> GIVEN TEXT
┏━━

The safety profile observed in our cohort further corroborates previous findings emphasizing the low complication rates associated with robotic navigation, even in anatomically challenging cases [
12,
23]. Our ML models did not identify any pre-procedural variables that were strongly predictive of adverse events, supporting the notion that complications in ION bronchoscopy are essentially stochastic and operator-dependent, rather than systemically predictable. However, this also highlights a limitation of current datasets, which remain underpowered to model rare adverse outcomes. Future collaborative efforts across institutions and registries will be essential to refine risk-stratification tools.
A further area of interest pertains to the expanding scope of robotic bronchoscopy. While initially designed for diagnostic access to peripheral lung nodules, the platform is increasingly used for mediastinal staging and interventional applications, and has demonstrated the feasibility of accessing aortopulmonary lymph nodes (stations 5 and 6) via ION, regions traditionally considered beyond the reach of endobronchial approaches [
7]. As the clinical use of ION shifts from diagnostic to interventional procedures, predictive modeling will become increasingly valuable for identifying optimal candidates for complex or extended interventions. Likewise, provided proof of concept for ION-guided laser ablation [
24]. These reports illustrate the trajectory of robotic bronchoscopy from a diagnostic to a therapeutic tool. Within this paradigm shift, predictive modeling assumes even greater relevance. Anticipating procedural complexity and success in staging or ablative interventions could inform preoperative planning, optimize patient selection, and reduce unnecessary diagnostic delays.
Machine learning itself represents a frontier still being explored within the field of interventional pulmonology. The ability of ML to incorporate diverse, multidimensional inputs—ranging from radiologic features to intraoperative decision points—and synthesize them into predictive outputs opens a new chapter in procedural medicine. ML has already demonstrated value in predicting radiation exposure, tissue adequacy, and sampling yield in other settings [
16,
23]. In our application, ML models suggested that lesion diameter was the dominant contributing feature, although predictive performance remained moderate. These patterns would have been difficult, if not impossible, to detect through univariate or even multivariable linear models.

┗━━

> WHAT THE TASK ASKS
Reproduce the entire passage on robotic bronchoscopy and machine learning word for word.

> ENTRIES PROVIDED
┏━━

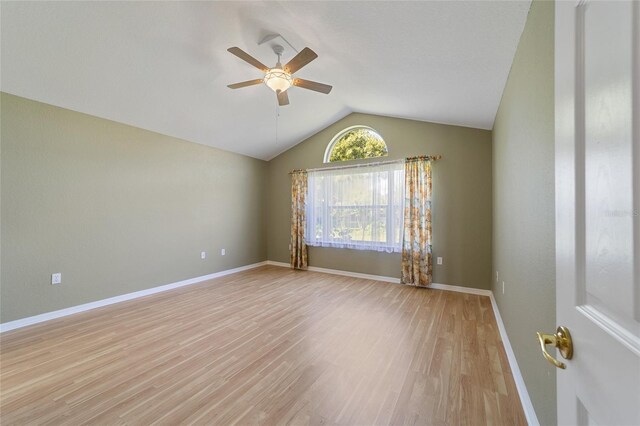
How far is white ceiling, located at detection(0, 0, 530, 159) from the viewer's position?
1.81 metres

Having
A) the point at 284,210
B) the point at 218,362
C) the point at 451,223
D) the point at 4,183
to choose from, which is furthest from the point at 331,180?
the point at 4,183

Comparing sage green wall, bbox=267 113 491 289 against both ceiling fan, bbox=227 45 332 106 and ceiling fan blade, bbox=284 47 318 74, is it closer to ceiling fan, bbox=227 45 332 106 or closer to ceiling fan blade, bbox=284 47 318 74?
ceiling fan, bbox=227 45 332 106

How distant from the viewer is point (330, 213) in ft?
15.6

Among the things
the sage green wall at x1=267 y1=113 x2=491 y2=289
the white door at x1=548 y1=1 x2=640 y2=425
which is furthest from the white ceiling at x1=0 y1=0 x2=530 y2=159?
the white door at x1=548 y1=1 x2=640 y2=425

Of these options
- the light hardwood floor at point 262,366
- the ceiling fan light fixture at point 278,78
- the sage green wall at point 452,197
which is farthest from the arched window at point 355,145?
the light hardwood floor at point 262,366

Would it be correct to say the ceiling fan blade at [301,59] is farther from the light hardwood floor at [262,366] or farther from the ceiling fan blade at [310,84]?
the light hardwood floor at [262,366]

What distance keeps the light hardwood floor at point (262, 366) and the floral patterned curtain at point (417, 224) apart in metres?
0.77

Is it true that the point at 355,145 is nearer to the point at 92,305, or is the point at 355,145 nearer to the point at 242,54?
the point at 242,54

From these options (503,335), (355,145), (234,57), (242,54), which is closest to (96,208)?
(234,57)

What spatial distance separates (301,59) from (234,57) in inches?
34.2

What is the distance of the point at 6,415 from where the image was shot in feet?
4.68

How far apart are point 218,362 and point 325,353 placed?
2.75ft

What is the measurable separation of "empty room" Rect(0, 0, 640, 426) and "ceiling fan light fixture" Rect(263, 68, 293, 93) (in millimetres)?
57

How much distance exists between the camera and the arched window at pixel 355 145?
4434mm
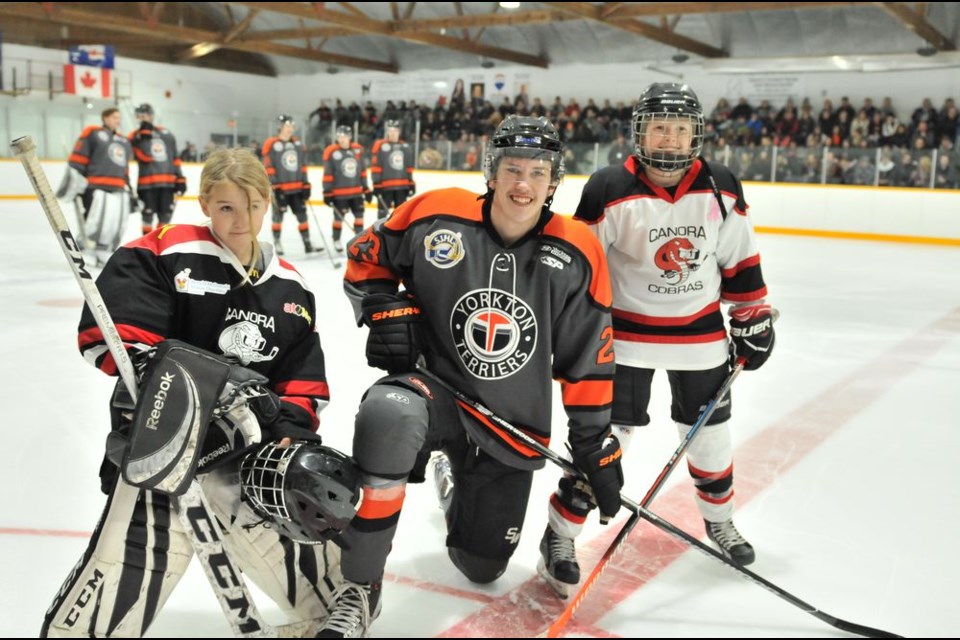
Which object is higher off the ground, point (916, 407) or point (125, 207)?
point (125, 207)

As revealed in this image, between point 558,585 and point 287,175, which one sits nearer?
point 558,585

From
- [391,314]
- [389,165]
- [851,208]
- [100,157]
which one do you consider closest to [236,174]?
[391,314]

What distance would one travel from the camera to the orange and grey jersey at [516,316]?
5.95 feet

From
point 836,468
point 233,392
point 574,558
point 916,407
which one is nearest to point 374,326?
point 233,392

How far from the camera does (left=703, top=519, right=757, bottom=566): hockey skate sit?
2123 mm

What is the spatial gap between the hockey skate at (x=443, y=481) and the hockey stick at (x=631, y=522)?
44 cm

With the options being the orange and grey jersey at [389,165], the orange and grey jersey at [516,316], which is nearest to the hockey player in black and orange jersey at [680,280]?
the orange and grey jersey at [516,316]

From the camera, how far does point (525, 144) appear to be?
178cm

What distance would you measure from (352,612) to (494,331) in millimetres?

┗━━

> TASK RESPONSE
The safety profile observed in our cohort further corroborates previous findings emphasizing the low complication rates associated with robotic navigation, even in anatomically challenging cases [
12,
23]. Our ML models did not identify any pre-procedural variables that were strongly predictive of adverse events, supporting the notion that complications in ION bronchoscopy are essentially stochastic and operator-dependent, rather than systemically predictable. However, this also highlights a limitation of current datasets, which remain underpowered to model rare adverse outcomes. Future collaborative efforts across institutions and registries will be essential to refine risk-stratification tools.
A further area of interest pertains to the expanding scope of robotic bronchoscopy. While initially designed for diagnostic access to peripheral lung nodules, the platform is increasingly used for mediastinal staging and interventional applications, and has demonstrated the feasibility of accessing aortopulmonary lymph nodes (stations 5 and 6) via ION, regions traditionally considered beyond the reach of endobronchial approaches [
7]. As the clinical use of ION shifts from diagnostic to interventional procedures, predictive modeling will become increasingly valuable for identifying optimal candidates for complex or extended interventions. Likewise, provided proof of concept for ION-guided laser ablation [
24]. These reports illustrate the trajectory of robotic bronchoscopy from a diagnostic to a therapeutic tool. Within this paradigm shift, predictive modeling assumes even greater relevance. Anticipating procedural complexity and success in staging or ablative interventions could inform preoperative planning, optimize patient selection, and reduce unnecessary diagnostic delays.
Machine learning itself represents a frontier still being explored within the field of interventional pulmonology. The ability of ML to incorporate diverse, multidimensional inputs—ranging from radiologic features to intraoperative decision points—and synthesize them into predictive outputs opens a new chapter in procedural medicine. ML has already demonstrated value in predicting radiation exposure, tissue adequacy, and sampling yield in other settings [
16,
23]. In our application, ML models suggested that lesion diameter was the dominant contributing feature, although predictive performance remained moderate. These patterns would have been difficult, if not impossible, to detect through univariate or even multivariable linear models.